The optic nerve arises in an area to the inner side of the mid-point of the retina; there are no rods or cones in this area,(optic disc) and it is therefore a blind spot. (Since the image on the retina is reversed, the blind spot corresponds with a small area in the field of vision to the outer side of centre.) The nerve is liable to damage by increased pressure within the eye (glaucoma) or inside the skull, by by the same conditions as cause retinitis and by multiple sclerosis, a disease of various parts of the nervous system.

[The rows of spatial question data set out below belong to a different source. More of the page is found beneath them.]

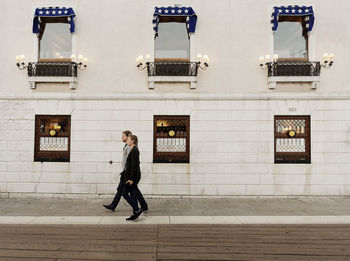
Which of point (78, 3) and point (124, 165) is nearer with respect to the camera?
point (124, 165)

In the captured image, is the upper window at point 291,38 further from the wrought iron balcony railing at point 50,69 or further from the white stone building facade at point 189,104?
the wrought iron balcony railing at point 50,69

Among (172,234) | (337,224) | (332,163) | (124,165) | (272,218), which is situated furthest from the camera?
(332,163)

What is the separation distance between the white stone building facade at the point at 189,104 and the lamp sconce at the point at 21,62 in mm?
276

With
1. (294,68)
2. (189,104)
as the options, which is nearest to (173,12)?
(189,104)

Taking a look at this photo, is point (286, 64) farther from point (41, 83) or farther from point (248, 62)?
point (41, 83)

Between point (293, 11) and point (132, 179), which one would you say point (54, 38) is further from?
point (293, 11)

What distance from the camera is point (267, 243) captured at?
4.62 metres

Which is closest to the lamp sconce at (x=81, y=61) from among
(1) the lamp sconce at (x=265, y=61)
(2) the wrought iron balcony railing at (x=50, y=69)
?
(2) the wrought iron balcony railing at (x=50, y=69)

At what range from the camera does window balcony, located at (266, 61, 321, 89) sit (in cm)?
856

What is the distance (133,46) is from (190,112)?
3134 mm

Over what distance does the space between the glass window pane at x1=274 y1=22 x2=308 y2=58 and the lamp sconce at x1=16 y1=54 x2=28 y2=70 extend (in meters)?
9.02

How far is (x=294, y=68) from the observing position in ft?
28.3

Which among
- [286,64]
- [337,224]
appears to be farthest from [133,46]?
[337,224]

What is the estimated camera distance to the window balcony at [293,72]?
8.56 meters
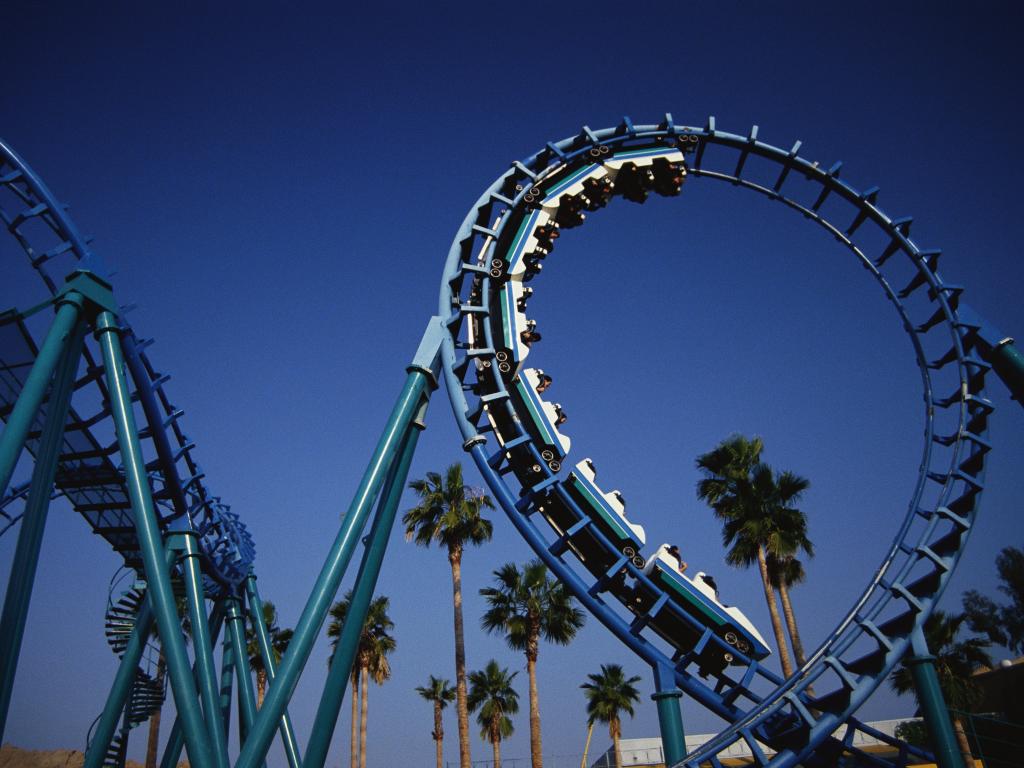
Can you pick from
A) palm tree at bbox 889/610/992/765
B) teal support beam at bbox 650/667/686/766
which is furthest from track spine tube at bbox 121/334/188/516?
palm tree at bbox 889/610/992/765

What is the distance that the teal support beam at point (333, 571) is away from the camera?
7469 mm

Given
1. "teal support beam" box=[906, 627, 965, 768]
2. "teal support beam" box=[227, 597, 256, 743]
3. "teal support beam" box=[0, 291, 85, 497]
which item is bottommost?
"teal support beam" box=[906, 627, 965, 768]

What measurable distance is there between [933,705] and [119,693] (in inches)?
394

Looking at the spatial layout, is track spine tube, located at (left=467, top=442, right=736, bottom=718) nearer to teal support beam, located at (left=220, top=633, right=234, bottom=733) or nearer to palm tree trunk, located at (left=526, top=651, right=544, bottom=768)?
teal support beam, located at (left=220, top=633, right=234, bottom=733)

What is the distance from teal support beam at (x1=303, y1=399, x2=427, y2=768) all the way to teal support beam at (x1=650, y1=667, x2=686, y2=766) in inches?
135

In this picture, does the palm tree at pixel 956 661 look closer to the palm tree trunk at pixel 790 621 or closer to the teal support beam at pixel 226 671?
the palm tree trunk at pixel 790 621

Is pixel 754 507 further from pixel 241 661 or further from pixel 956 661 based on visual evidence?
pixel 241 661

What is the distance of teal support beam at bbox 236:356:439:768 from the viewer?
747 centimetres

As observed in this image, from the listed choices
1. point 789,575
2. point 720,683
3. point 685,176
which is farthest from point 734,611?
point 789,575

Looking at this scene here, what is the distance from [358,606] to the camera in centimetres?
873

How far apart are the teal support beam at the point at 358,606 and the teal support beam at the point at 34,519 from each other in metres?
3.25

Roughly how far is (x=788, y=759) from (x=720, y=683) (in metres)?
1.09

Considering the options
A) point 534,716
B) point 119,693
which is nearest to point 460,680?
point 534,716

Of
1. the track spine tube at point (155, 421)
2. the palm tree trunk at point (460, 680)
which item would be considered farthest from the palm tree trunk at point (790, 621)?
the track spine tube at point (155, 421)
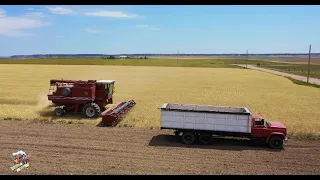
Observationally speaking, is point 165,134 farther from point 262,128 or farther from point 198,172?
point 198,172

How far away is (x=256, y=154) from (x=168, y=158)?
395 centimetres

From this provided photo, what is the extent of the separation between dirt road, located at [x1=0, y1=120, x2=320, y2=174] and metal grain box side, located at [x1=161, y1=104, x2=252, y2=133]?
89 centimetres

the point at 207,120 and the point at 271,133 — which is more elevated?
the point at 207,120

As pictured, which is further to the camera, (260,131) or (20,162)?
(260,131)

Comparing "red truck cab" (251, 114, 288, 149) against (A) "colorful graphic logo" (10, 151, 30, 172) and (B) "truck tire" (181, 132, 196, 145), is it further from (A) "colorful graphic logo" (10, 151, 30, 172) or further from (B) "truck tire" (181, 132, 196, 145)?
(A) "colorful graphic logo" (10, 151, 30, 172)

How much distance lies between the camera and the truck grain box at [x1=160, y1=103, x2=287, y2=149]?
14641 mm

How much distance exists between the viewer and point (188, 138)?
15234mm

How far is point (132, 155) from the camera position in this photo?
42.7 ft

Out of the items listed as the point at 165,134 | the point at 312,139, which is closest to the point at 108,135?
the point at 165,134

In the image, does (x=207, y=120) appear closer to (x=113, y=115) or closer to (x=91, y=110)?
(x=113, y=115)

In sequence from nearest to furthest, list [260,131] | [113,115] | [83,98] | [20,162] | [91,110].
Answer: [20,162], [260,131], [113,115], [91,110], [83,98]

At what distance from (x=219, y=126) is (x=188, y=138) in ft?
5.21

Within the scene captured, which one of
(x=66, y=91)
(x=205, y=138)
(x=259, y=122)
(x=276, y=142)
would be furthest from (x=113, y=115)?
(x=276, y=142)

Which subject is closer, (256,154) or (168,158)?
(168,158)
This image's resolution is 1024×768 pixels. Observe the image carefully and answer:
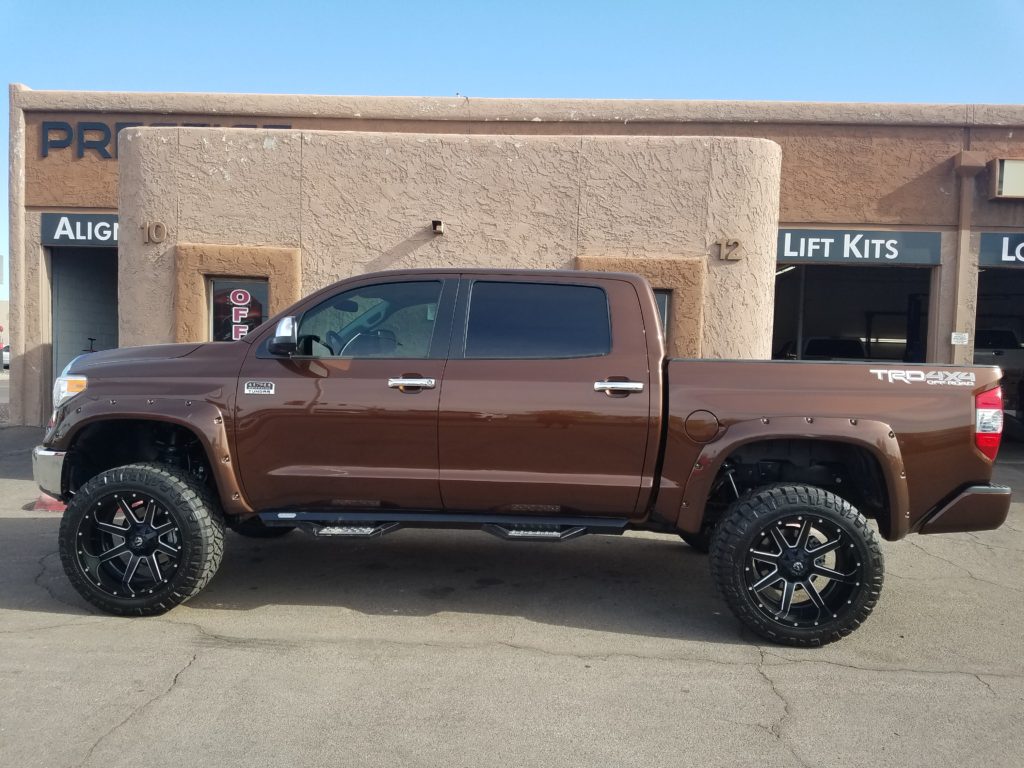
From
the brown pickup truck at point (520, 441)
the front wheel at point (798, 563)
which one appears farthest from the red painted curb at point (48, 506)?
the front wheel at point (798, 563)

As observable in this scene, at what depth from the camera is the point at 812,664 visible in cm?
406

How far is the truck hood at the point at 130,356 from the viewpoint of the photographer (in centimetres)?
469

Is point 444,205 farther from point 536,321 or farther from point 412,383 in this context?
point 412,383

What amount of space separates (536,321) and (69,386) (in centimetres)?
284

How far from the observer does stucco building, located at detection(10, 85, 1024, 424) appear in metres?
9.34

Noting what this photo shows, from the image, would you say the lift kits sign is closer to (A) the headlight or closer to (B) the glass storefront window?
(B) the glass storefront window

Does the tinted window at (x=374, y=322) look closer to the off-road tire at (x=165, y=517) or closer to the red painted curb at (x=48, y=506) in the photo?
the off-road tire at (x=165, y=517)

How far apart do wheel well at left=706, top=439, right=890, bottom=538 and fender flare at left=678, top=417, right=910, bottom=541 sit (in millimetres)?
79

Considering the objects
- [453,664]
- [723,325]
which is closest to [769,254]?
[723,325]

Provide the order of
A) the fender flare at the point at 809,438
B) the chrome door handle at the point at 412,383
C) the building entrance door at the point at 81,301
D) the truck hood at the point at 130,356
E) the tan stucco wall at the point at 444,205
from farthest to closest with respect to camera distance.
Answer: the building entrance door at the point at 81,301
the tan stucco wall at the point at 444,205
the truck hood at the point at 130,356
the chrome door handle at the point at 412,383
the fender flare at the point at 809,438

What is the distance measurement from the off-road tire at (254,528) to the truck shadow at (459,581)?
13cm

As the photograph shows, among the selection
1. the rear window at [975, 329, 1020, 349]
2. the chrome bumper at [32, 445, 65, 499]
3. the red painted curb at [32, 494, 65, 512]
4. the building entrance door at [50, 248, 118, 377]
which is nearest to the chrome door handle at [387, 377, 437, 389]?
the chrome bumper at [32, 445, 65, 499]

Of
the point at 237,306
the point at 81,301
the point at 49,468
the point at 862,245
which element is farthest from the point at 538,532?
the point at 81,301

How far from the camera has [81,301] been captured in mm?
13141
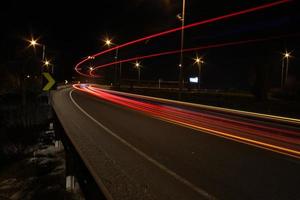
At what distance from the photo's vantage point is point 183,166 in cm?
863

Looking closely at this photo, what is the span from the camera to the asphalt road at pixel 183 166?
6.75 m

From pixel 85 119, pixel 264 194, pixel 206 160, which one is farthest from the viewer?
pixel 85 119

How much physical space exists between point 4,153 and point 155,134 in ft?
20.3

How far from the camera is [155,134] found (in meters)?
13.6

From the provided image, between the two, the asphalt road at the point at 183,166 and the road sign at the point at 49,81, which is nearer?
the asphalt road at the point at 183,166

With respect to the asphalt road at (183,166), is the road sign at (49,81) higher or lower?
higher

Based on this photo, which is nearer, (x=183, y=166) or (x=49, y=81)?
(x=183, y=166)

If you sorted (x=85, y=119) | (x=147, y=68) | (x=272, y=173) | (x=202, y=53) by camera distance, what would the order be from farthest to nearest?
1. (x=147, y=68)
2. (x=202, y=53)
3. (x=85, y=119)
4. (x=272, y=173)

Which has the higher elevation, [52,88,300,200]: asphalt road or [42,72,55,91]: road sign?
[42,72,55,91]: road sign

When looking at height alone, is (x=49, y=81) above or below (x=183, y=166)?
above

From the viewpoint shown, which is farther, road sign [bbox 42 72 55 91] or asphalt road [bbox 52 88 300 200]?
road sign [bbox 42 72 55 91]

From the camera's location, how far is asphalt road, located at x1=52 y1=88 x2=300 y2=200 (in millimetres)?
6746

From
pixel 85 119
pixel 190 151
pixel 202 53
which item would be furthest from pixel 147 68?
pixel 190 151

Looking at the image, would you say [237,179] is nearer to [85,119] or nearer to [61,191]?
[61,191]
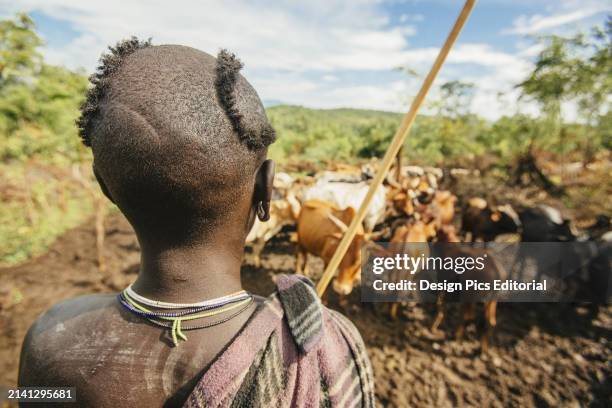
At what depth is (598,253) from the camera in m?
5.64

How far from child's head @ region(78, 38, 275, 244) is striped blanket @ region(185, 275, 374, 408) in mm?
280

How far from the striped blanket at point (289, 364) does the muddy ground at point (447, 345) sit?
3367mm

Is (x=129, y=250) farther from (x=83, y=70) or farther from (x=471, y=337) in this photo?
(x=83, y=70)

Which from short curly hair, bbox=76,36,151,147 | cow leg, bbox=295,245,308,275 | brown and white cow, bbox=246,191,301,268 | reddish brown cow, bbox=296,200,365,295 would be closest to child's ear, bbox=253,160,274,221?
short curly hair, bbox=76,36,151,147

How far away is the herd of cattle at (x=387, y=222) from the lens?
5.03 metres

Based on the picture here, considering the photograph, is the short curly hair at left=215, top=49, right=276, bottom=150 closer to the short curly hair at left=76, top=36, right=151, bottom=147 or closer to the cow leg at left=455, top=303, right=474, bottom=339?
the short curly hair at left=76, top=36, right=151, bottom=147

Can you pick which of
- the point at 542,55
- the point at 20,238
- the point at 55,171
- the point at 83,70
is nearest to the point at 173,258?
the point at 20,238

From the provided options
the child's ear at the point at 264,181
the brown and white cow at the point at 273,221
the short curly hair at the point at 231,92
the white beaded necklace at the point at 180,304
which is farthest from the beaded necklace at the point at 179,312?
the brown and white cow at the point at 273,221

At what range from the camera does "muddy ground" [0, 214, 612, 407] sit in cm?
388

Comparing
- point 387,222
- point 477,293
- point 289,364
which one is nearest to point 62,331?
point 289,364

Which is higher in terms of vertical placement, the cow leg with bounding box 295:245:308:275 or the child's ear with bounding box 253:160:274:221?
the child's ear with bounding box 253:160:274:221

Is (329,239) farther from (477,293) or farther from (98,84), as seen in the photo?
(98,84)

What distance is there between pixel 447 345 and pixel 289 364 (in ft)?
14.8

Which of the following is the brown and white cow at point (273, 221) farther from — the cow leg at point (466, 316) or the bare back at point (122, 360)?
the bare back at point (122, 360)
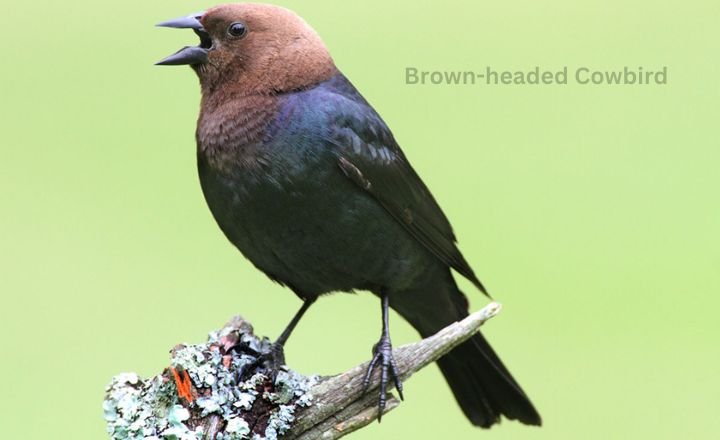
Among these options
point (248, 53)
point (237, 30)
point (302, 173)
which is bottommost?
point (302, 173)

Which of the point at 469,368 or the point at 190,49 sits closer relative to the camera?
the point at 190,49

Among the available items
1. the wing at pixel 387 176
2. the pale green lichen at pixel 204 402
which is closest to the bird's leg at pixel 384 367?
the pale green lichen at pixel 204 402

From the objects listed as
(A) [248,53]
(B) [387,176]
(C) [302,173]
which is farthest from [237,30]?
(B) [387,176]

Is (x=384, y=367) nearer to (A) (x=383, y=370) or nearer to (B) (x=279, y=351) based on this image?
(A) (x=383, y=370)

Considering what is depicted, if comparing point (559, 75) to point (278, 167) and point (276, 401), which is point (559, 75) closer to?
point (278, 167)

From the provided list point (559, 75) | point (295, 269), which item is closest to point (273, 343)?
point (295, 269)

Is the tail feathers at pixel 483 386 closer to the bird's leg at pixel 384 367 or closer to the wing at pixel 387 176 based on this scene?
the wing at pixel 387 176

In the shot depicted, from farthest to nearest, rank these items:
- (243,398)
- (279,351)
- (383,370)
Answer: (279,351), (383,370), (243,398)
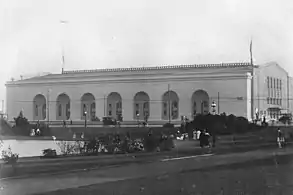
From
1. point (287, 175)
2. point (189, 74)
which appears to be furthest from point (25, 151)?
point (287, 175)

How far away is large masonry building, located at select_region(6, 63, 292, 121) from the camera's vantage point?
2.69m

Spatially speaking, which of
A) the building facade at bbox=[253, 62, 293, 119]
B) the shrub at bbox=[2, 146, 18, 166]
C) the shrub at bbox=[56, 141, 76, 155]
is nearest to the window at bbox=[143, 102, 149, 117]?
the shrub at bbox=[56, 141, 76, 155]

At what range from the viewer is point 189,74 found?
276 cm

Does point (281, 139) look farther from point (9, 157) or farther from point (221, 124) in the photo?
point (9, 157)

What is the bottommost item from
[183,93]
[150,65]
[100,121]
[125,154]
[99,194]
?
[99,194]

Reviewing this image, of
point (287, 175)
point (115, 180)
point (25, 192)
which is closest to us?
point (25, 192)

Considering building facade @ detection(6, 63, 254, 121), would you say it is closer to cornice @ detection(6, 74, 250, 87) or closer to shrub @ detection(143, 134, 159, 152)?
cornice @ detection(6, 74, 250, 87)

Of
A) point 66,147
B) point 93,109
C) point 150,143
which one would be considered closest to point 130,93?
point 93,109

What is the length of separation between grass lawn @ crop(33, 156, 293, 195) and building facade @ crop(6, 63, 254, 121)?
46cm

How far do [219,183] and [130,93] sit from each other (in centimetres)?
106

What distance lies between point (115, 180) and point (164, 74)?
77 cm

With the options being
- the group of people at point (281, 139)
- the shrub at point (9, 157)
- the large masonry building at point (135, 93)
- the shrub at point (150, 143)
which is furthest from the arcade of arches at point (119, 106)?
the group of people at point (281, 139)

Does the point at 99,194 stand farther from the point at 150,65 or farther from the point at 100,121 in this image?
the point at 150,65

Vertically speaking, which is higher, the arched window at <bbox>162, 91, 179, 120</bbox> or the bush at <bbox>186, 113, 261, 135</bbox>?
the arched window at <bbox>162, 91, 179, 120</bbox>
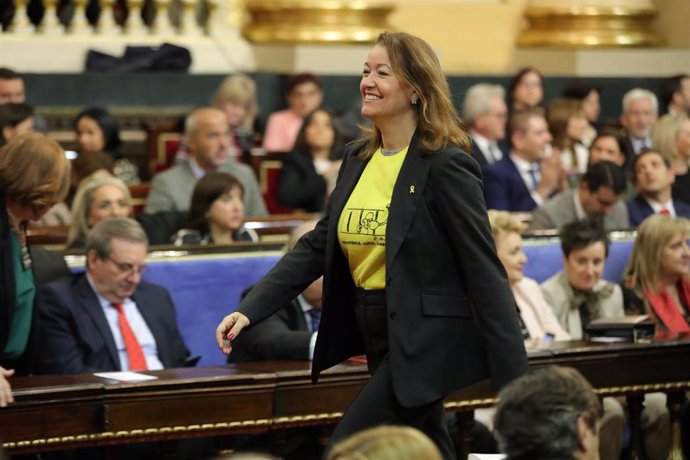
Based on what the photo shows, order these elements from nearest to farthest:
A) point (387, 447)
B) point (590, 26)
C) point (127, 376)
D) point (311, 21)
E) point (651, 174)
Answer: point (387, 447), point (127, 376), point (651, 174), point (311, 21), point (590, 26)

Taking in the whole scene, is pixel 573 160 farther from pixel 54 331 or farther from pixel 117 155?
pixel 54 331

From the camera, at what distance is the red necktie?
19.3ft

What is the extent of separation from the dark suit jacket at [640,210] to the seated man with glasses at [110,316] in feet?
11.7

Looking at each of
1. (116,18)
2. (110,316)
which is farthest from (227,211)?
(116,18)

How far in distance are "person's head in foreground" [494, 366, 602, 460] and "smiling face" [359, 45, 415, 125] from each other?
1.02 m

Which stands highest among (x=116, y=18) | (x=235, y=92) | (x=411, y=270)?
(x=116, y=18)

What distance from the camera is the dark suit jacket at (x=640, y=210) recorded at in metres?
8.88

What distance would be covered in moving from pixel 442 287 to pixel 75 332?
2.05 meters

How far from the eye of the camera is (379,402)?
4.11 metres

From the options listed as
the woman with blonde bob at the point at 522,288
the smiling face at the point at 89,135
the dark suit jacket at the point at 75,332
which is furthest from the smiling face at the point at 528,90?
the dark suit jacket at the point at 75,332

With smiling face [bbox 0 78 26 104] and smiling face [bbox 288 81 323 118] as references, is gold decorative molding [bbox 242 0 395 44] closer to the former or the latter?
smiling face [bbox 288 81 323 118]

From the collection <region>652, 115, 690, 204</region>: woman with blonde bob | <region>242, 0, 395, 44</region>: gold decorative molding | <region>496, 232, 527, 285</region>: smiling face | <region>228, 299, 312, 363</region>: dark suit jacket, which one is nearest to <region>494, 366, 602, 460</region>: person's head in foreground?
<region>228, 299, 312, 363</region>: dark suit jacket

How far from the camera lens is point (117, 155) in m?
9.79

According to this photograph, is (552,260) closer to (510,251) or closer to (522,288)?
(522,288)
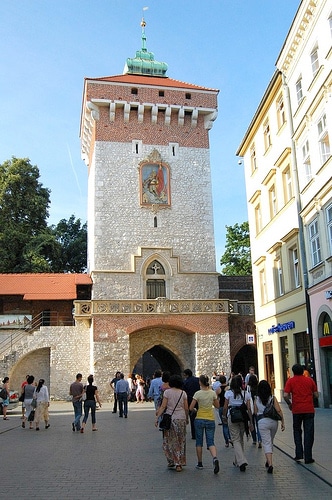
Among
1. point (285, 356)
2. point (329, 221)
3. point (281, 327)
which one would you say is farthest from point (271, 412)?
point (285, 356)

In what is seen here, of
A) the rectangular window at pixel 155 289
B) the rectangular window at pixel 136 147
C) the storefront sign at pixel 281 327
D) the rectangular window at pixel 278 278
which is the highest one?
the rectangular window at pixel 136 147

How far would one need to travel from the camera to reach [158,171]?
115 ft

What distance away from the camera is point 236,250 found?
47562 mm

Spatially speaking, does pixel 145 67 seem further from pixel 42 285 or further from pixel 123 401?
pixel 123 401

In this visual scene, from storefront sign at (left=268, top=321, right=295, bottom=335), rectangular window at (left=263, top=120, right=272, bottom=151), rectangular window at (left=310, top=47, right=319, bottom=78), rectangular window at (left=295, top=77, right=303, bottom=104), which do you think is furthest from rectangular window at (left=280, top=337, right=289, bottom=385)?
rectangular window at (left=310, top=47, right=319, bottom=78)

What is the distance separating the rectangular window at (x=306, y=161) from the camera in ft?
65.4

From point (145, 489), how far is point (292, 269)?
15.4 metres

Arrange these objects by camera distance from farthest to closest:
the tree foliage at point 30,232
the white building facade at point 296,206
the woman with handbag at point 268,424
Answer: the tree foliage at point 30,232 < the white building facade at point 296,206 < the woman with handbag at point 268,424

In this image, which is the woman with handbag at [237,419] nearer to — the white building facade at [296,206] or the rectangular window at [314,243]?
the white building facade at [296,206]

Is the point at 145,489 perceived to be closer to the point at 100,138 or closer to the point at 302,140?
the point at 302,140

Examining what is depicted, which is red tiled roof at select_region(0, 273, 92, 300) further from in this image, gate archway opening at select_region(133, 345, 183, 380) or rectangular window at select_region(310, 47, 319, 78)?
rectangular window at select_region(310, 47, 319, 78)

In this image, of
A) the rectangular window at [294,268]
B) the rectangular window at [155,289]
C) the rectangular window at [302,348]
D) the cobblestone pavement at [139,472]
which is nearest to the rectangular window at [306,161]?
the rectangular window at [294,268]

Squint is a failure to balance the muscles controlling movement of the eyes. Since the eyes do not point in the same direction the images do not correspond. With the common squints of childhood, the brain resolves the conflict between disparate images by ignoring one. If the squint is neglected, the habit of ignoring impulses from one eye becomes fixed and the eye - although perfectly healthy - is in effect blind. It is for this reason, and not for the sake of appearance, that childhood squints need to be treated early. The much less common squints that come on in adult life, after the brain has learned to resolve the two images, cause double vision.